Hola, les agradezco pasarse a leer y dejar reviews ¡muchas gracias de verdad!. Y disculpen la demora pero tengo muchas cosa que hacer, y escribir jeje..en fin. Espero lo disfruten!. Saludos y besos.

Capítulo 4. Bajo Observación.

-Es muy feo-dijo con la mirada perdida al horizonte-

-¿El qué?-preguntó su acompañante enarcando las cejas-

-Sentir decepción de sí mismo-

Y fue que el cantar de los grillos se hizo más pronunciado. Las estrellas bailaron al compás del crepúsculo mientras que la luna asomó lentamente su tiesa sonrisa.

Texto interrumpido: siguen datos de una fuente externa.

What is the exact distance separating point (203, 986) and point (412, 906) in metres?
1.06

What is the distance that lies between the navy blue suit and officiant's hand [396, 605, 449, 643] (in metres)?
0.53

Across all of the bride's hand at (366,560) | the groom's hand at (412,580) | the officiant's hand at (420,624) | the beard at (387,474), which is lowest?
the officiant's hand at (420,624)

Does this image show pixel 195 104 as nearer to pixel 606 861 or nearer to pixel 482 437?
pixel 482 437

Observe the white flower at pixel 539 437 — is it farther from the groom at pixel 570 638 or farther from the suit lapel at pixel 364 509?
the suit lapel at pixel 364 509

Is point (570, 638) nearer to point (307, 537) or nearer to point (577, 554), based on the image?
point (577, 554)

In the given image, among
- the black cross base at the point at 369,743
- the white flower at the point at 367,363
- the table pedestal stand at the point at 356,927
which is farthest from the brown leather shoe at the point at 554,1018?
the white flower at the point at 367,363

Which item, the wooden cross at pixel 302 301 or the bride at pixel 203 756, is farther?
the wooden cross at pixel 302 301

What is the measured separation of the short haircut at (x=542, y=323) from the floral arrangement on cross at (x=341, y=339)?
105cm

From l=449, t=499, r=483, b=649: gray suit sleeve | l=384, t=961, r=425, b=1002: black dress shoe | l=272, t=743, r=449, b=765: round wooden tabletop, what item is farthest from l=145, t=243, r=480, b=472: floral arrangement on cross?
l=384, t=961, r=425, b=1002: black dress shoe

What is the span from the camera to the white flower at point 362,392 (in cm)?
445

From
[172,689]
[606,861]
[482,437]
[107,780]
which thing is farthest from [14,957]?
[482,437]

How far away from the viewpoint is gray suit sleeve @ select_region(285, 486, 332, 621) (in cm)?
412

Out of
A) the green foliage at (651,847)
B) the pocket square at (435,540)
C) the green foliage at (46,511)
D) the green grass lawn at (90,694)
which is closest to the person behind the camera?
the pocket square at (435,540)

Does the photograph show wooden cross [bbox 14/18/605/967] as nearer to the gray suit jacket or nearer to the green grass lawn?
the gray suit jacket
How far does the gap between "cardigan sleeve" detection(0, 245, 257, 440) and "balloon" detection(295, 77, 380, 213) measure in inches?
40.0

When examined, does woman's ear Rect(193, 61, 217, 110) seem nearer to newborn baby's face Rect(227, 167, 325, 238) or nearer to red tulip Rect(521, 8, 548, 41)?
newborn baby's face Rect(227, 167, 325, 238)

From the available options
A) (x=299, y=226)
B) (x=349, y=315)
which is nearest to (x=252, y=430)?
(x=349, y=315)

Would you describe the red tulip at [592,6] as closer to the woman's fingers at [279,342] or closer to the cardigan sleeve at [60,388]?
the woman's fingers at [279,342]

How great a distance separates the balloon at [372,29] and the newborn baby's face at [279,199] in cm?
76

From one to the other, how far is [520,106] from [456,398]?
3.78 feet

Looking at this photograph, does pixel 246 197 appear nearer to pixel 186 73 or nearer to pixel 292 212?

-¿Por qué tan sentimental Canuto?-con calma tiró el cigarrillo al lodo en el suelo y le pisó de un movimiento imperioso. Se giró medianamente para que la luz de la luna le permitiera ver el vago reflejo de su amigo-

-Nunca me han gustado tus afiches Lunático-amplió la sonrisa sarcástica mostrando los dientes e hizo lo propio con su cigarrillo-

-No ignores mi pregunta-

Sirius Black se encogió en hombros, miró al cielo por enésima vez y se perdió en la penumbrosa entrada de su nuevo hogar. Remus Lupin le siguió. La sala de estar, estaba apenas alumbrada a vela, los sillones tenían un brillo acusando al polvo, las paredes manchas de moho y grietas adornadas por raíces. Lupin suspiró al ver aquello. Era cierto que requería extenso trabajo, si fuere hacerse sólo con las manos pero conociendo a Sirius eso estaría bien antes de entrada la madrugada con un movimiento de la varita.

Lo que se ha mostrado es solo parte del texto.